Uhhhh...neither can Coach Cal.

Thankfully, the Basketball Gods weren't fooled.

Even if everyone else seemed intent on letting Calipari skate for his transgression, it turns out the ethereal puppet-masters had no such plans. Instead, they used the Mountaineers as their weapon of choice to deliver their godsmack.

Sadly, the Kentucky kids and Lexington faithful got caught in the crossfire.

No disrespect to the Wildcat athletes or their fans, but we should all be ecstatic about Kentucky's exit. We should be rejoicing that the sight of Teflon John cutting down that last net in Indianapolis has been delayed for at least one more merciful season.

Calipari might be an excellent coach, but he's not someone for whom we should root. Not at this point in his 50 years of living.

That means Kentucky basketball is on my "Do Not Celebrate" list until he moves on which, if history tells us anything, will be about six months before the NCAA wipes out his last season in the Bluegrass State and slams the school with sanctions.

Again, it's nothing personal against the school, fans, or program. As per the man's own implicit request, it's all about him.

Incidentally, I'd argue Calipari isn't all that great as a strategist.

His failure to heed Jay Bilas' advice to pressure West Virginia when the ball-handling Joe Mazzulla went to the bench and eventually fouled out was pretty inexcusable.

That seemed pretty obvious given the trouble the Mountaineers were having with the pressure absent Mazzulla, but nobody's perfect, so let's give Ol' John the benefit of the doubt.

It will be his last from me.

See, the Memphis story is not the first time Teflon John has run into such trouble.

In fact, it's eerily similar to his issues at the University of Massachusetts. Nevertheless, college basketball observers still act as if he's some paradigm of virtue, someone to be congratulated.

Perhaps even emulated.

During the 1995-96 campaign, Coach Calipari rode Marcus Camby and the rest of the Minutemen to the Final Four as he did Rose and the Tigers in 2007-08. He won the 1996 Naismith Coach of the Year as he did the 2008 version.

And then he left as he did after 2008.

Coincidentally, the 1995-96 house of cards came crashing down in similar fashion to the 2007-08 paper abode.

Yep, John Calipari is one of only four coaches to lead different programs to No. 1 seeds in the tournament.

He's also the only coach to have multiple Final Four appearances scrubbed from the history books.

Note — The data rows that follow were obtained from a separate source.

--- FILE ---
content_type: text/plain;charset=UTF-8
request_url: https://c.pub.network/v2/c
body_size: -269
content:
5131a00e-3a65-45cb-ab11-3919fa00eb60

His UMass days were also marred by infraction from his star pupil (this time, Camby accepted money from nefarious agents).

In both instances, the coach has flown the coop scot-free.

Anyone who believes a college coach with Calipari's ego would've allowed his main attraction do anything without his knowledge is probably related to the wayward whistle-blower by blood or marriage.

Furthermore, actual ignorance isn't even a defense.

This man gets paid top dollar to know everything about the program he's supposed to be running. Inevitably, some of the smaller stuff will get lost in the shuffle—your future NBA star taking tens of thousands of dollars and the eligibility of your prized recruit don't qualify as "smaller stuff."

Sorry, "I didn't know" doesn't cut it—won't work for the Vatican or the Pope and it won't work for John.

There's no such thing as plausible deniability here. Not by a long shot.

Except there is. Was. Twice.

Everywhere John Calipari goes, he's hailed as if the past never happened. As if he's NOT leaving chalk-outlined basketball programs in his wake like Johnny left apple seed.

If he'd won this year's NCAA Tournament, the hero's welcome in Lexington and across the country would've been repugnant. Which is why we owe the Basketball Gods, Bob Huggins (himself no saint), and the West Virginia Mountaineers a standing ovation.

They conspired to deliver poetic justice less than a week after the NCAA failed to do so with the real thing.

Somewhere, the deceased Beatles' frontman is smiling.